I am sorry to post this again separately since i am not quite sure if this is the computer issue or the issue from the tools. Anyone has this kind of experience?

[xxx@qlogin4 dist]$ java -jar vcffilterjs.jar
Exception in thread "main" java.lang.NoClassDefFoundError: net/sf/samtools/util/BlockCompressedOutputStream
    at java.lang.Class.getDeclaredMethods0(Native Method)

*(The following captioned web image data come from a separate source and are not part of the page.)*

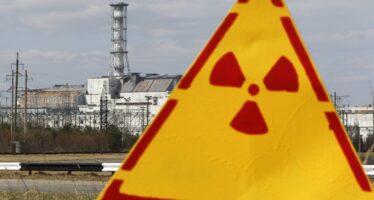 Nucleare francese nel mirino dei paesi vicini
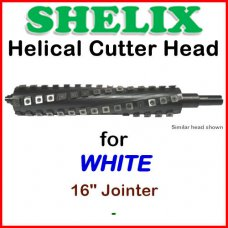 SHELIX for WHITE 16'' Jointer
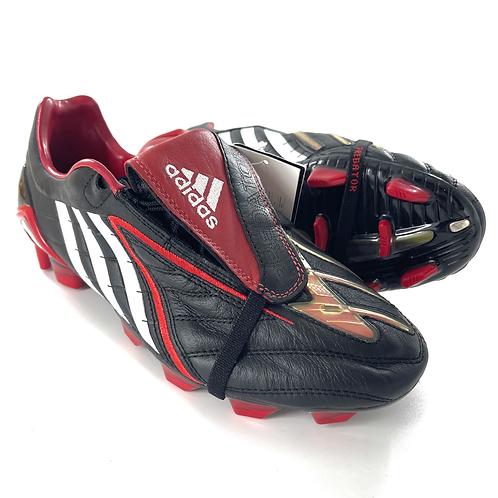 Adidas Predator Powerswerve FG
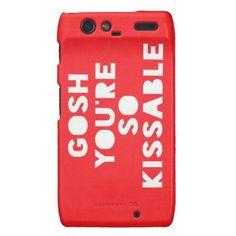 Droid RAZR Cases ...... Gosh,Kissable
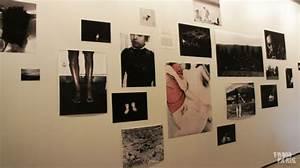 Croix Rouge Montrouge : 56e salon de montrouge art contemporain from paris ~ Medecine-chirurgie-esthetiques.com Avis de Voitures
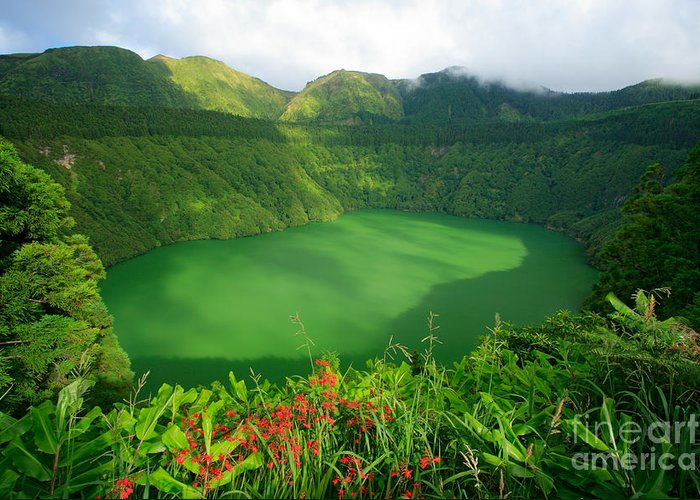 Azores Greeting Card featuring the photograph Santiago Lake by Gaspar Avila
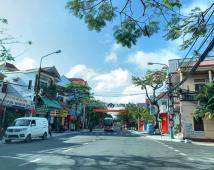 Bán nhà phố Biên Hoà, Bàng La, Đồ Sơn, Hải Phòng
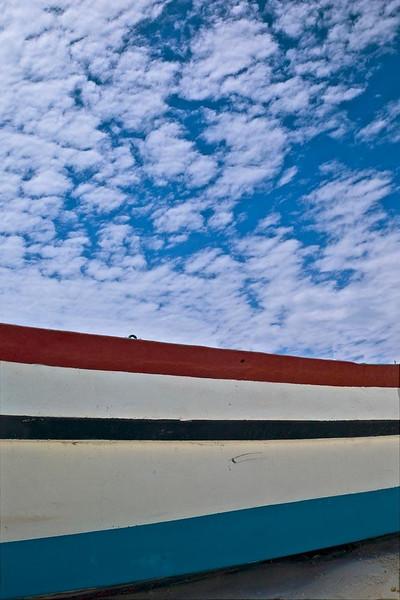 Boatprint copy.jpg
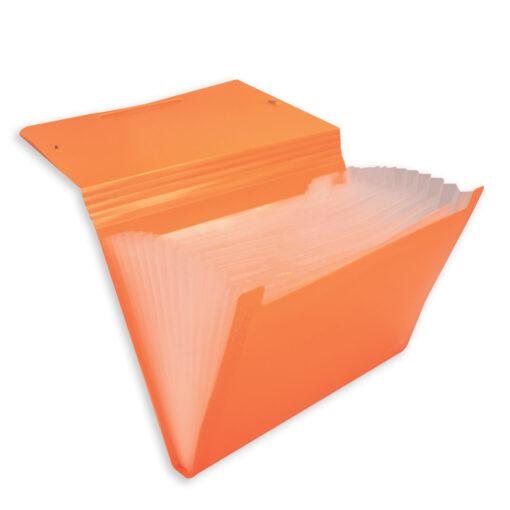 Carpeta plástico 12 separadores CA4301-5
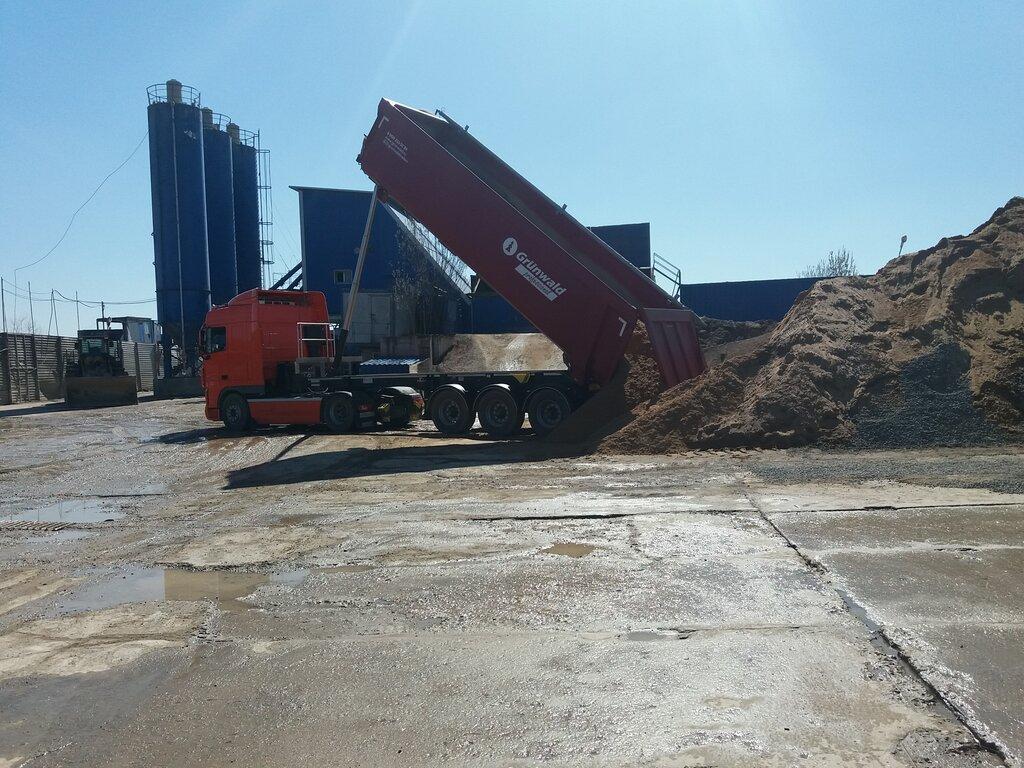 Пск бетон сервис арт бетон купить в спб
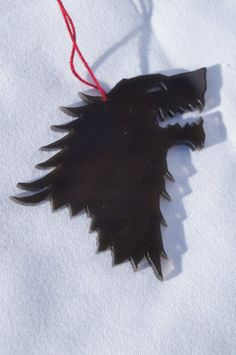 Acrylic Ornament House Stark symbol from Game of by akicafe, $5.00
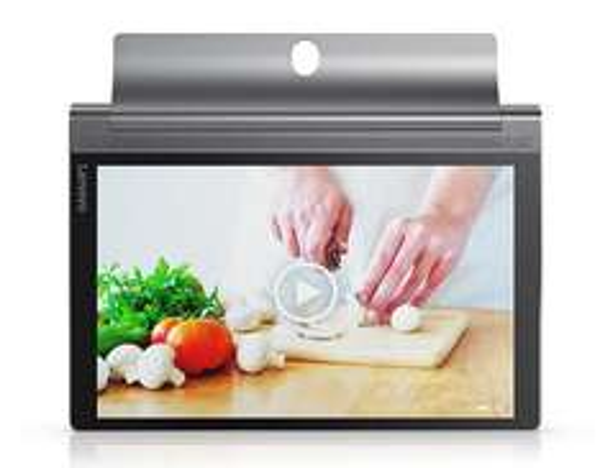 "Lenovo Yoga Tab 3 Plus: 10,1"" QHD IPS, Snapdragon 652, 3GB RAM, 32GB (erweiterbar), Wlan ac, GPS, AnyPen, 9300mAh, Android 6 für 251,09€ bei Amazon.es"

    at java.lang.Class.privateGetDeclaredMethods(Class.java:2531)
    at java.lang.Class.getMethod0(Class.java:2774)
    at java.lang.Class.getMethod(Class.java:1663)
    at sun.launcher.LauncherHelper.getMainMethod(LauncherHelper.java:494)
    at sun.launcher.LauncherHelper.checkAndLoadMain(LauncherHelper.java:486)
Caused by: java.lang.ClassNotFoundException: net.sf.samtools.util.BlockCompressedOutputStream
    at java.net.URLClassLoader$1.run(URLClassLoader.java:366)
    at java.net.URLClassLoader$1.run(URLClassLoader.java:355)
    at java.security.AccessController.doPrivileged(Native Method)
    at java.net.URLClassLoader.findClass(URLClassLoader.java:354)
    at java.lang.ClassLoader.loadClass(ClassLoader.java:425)
    at sun.misc.Launcher$AppClassLoader.loadClass(Launcher.java:308)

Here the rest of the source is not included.